The “today” question
Urgency is the second half of the dimension, and it has a sharp diagnostic question: What does the customer do about this problem today? Every real problem already has a solution, even if the solution is a spreadsheet, an intern, gritted teeth, or ignoring it. If the founder can’t describe the current workaround, they probably haven’t found a real problem, because a real problem always provokes some response. And if the current workaround is “nothing, they live with it,” that is the quiet evidence of a vitamin: the pain is not sharp enough to have already forced a response. The existence and the awfulness of the current workaround is, paradoxically, some of the best evidence that a problem is worth solving. People don’t build painful workarounds for problems they don’t have.
Current view, subject to change
The “what do they do today” diagnostic I trust completely. It has never once led me wrong; it costs one question, and it cuts straight through a founder’s conviction to the customer’s actual behavior.
The acute-frequent-expensive test is the part I’m holding loosely, and deliberately flagging.
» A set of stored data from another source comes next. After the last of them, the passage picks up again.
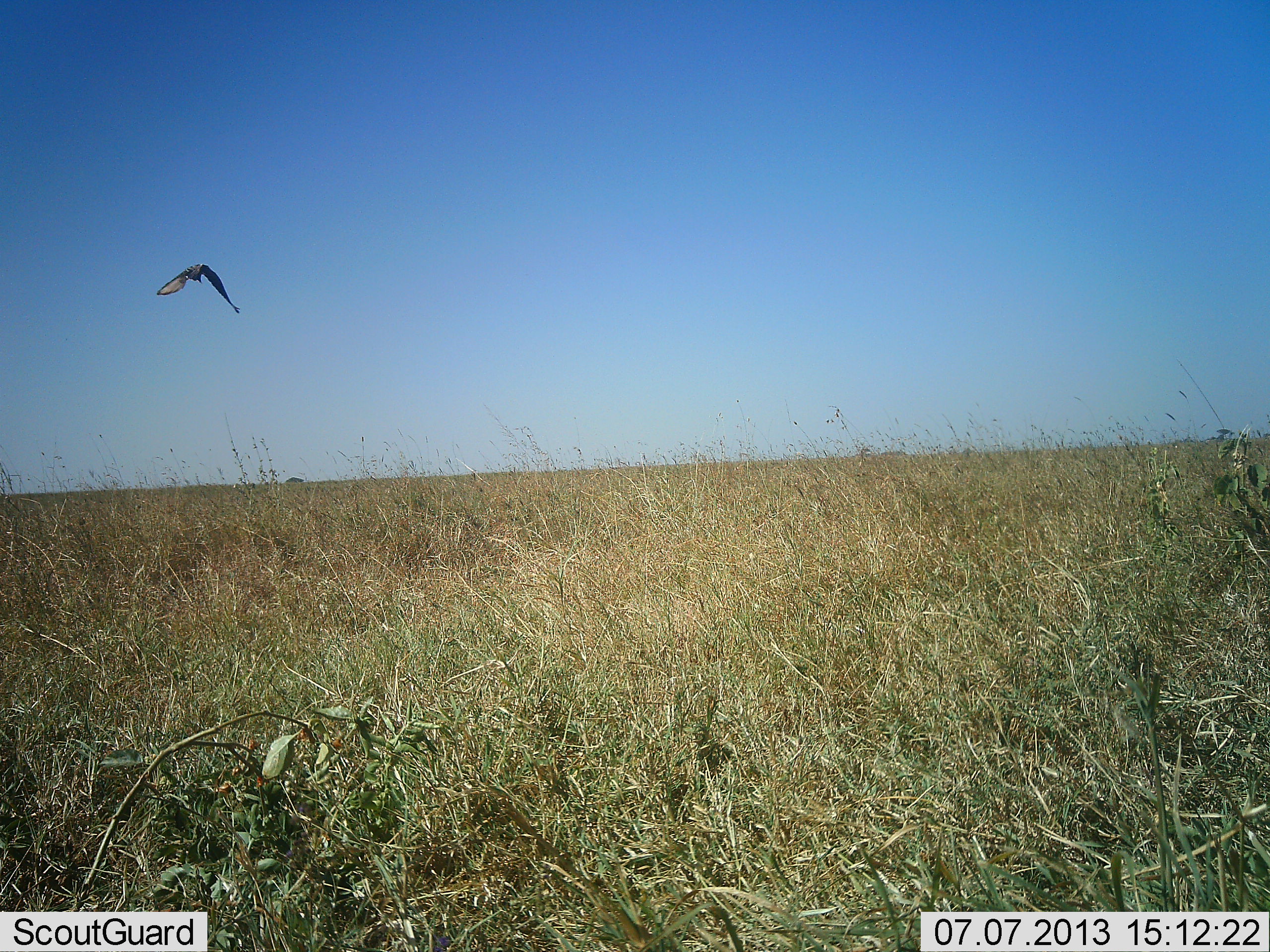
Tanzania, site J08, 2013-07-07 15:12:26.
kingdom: Animalia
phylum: Chordata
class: Aves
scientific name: Aves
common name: bird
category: otherbird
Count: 1.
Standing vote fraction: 0%.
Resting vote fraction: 0%.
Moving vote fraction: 100%.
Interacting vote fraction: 0%.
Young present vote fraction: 0%.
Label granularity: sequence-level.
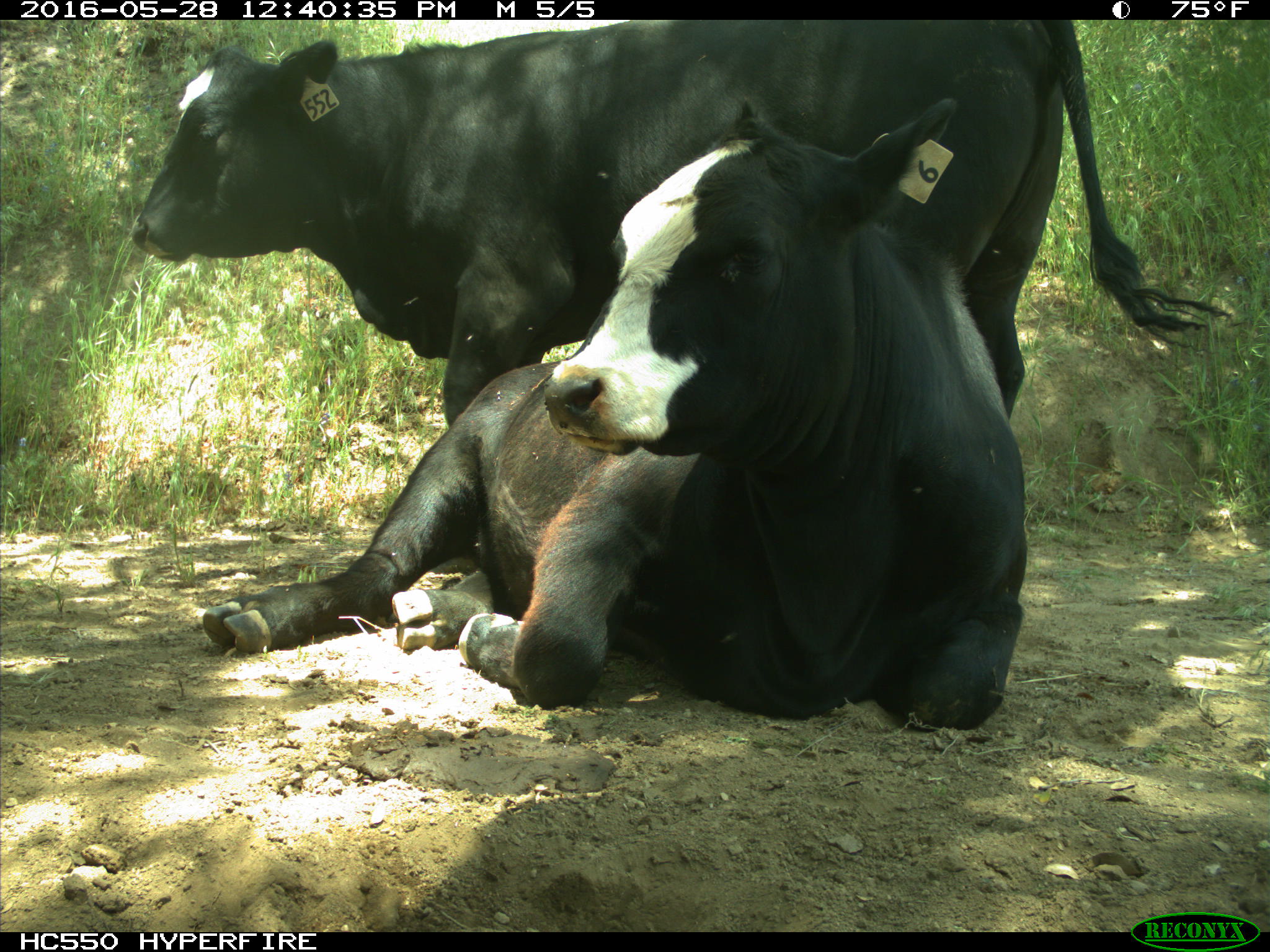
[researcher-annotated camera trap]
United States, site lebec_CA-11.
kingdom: Animalia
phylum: Chordata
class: Mammalia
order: Artiodactyla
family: Bovidae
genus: Bos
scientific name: Bos taurus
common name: domestic cow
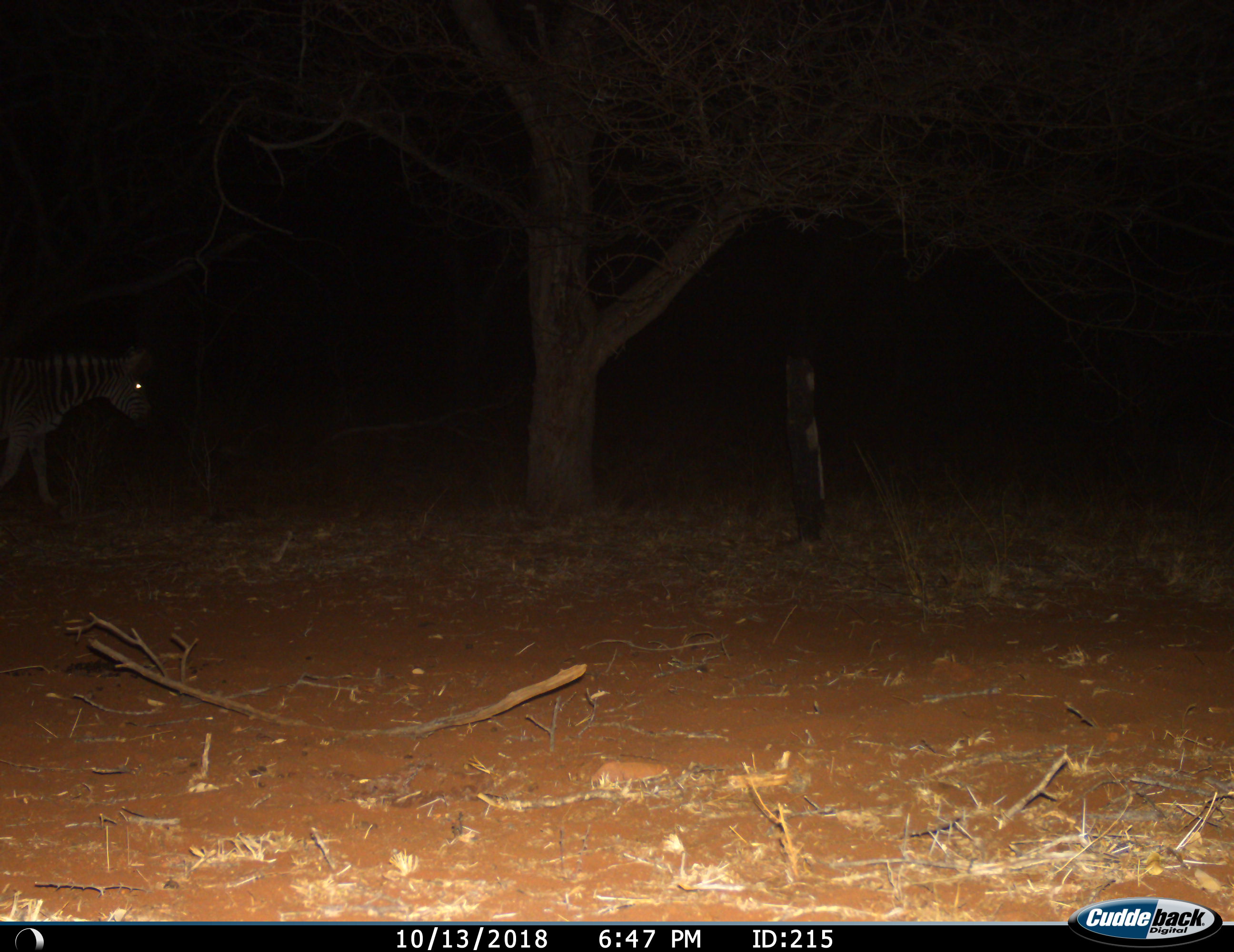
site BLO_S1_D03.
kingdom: Animalia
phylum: Chordata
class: Mammalia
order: Perissodactyla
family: Equidae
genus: Equus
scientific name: Equus quagga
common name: plains zebra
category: zebraplains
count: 1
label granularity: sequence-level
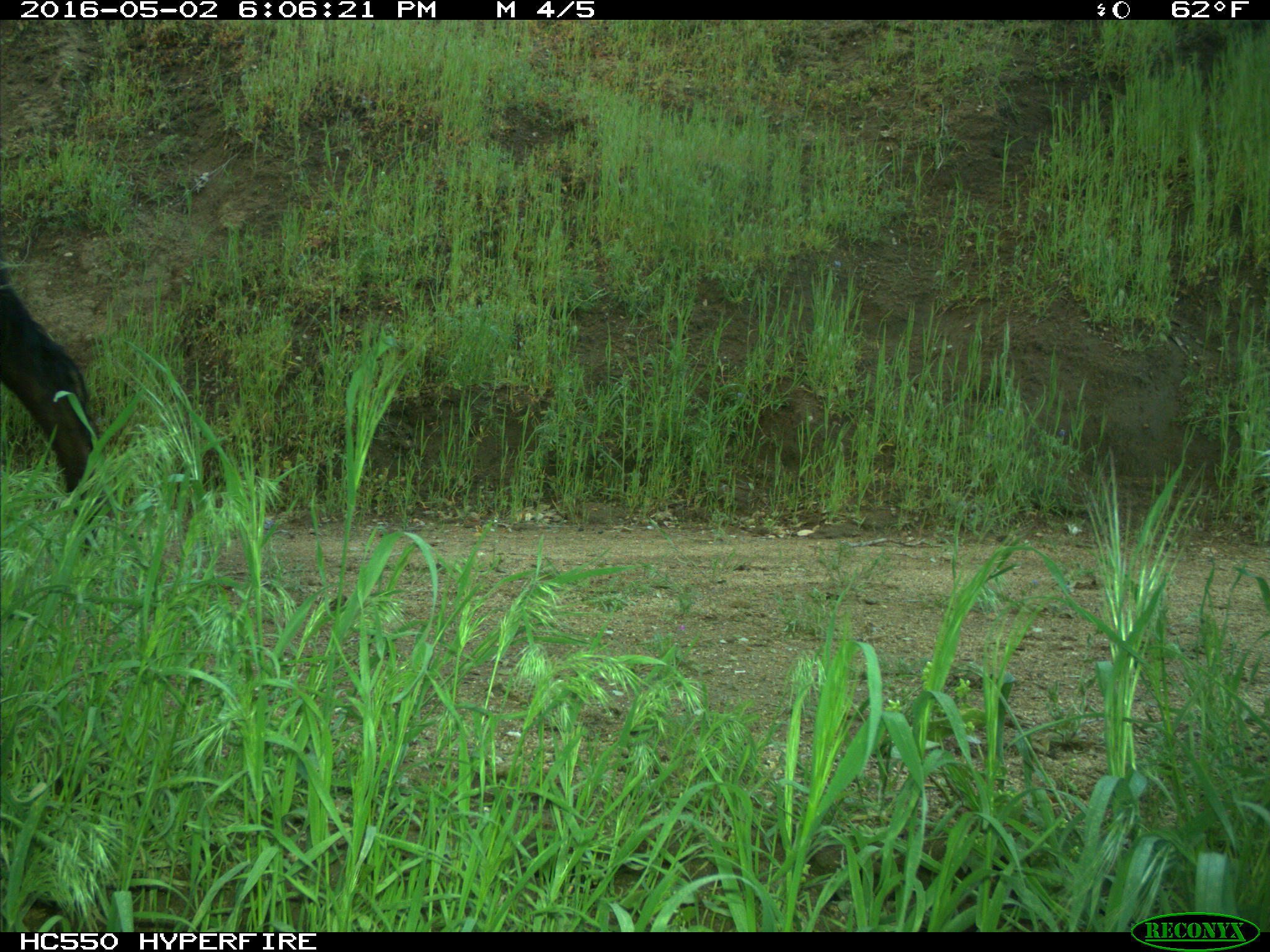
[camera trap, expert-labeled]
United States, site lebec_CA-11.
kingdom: Animalia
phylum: Chordata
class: Mammalia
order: Artiodactyla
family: Bovidae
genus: Bos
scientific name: Bos taurus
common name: domestic cow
Bos taurus (domestic cow).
It is clean enough to be suspicious, and “at least two of three” is a threshold I picked by feel, not from data. Some genuinely great companies attacked problems that were expensive but rare, or frequent but mild, and a rigid two-of-three rule would have under-scored them at the start. As we run real plans through the agent, I’ll be watching to see whether the problems we score low on this test actually fail in the market. If founders who flunked it went on to build real businesses at a rate that embarrasses the rule, the test is too crude, and I’ll revise the threshold or the three axes themselves. That would change my mind.
What I hold most firmly: the surest sign of a vitamin is a founder who can describe their solution in vivid detail and their customer’s pain only in the abstract. Start from the pain. The solution is the easy part.